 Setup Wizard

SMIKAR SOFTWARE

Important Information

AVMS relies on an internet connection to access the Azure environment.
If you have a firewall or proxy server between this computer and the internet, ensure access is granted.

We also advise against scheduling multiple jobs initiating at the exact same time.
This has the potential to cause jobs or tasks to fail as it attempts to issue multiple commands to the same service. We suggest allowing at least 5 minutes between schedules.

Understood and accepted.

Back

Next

■ Required work
Reproduce only those lines of the entries above that run from the line with "Important Information" to the final line.

■ Solved problem
Important Information

AVMS relies on an internet connection to access the Azure environment.
If you have a firewall or proxy server between this computer and the internet, ensure access is granted.

We also advise against scheduling multiple jobs initiating at the exact same time.
This has the potential to cause jobs or tasks to fail as it attempts to issue multiple commands to the same service. We suggest allowing at least 5 minutes between schedules.

Understood and accepted.

Back

Next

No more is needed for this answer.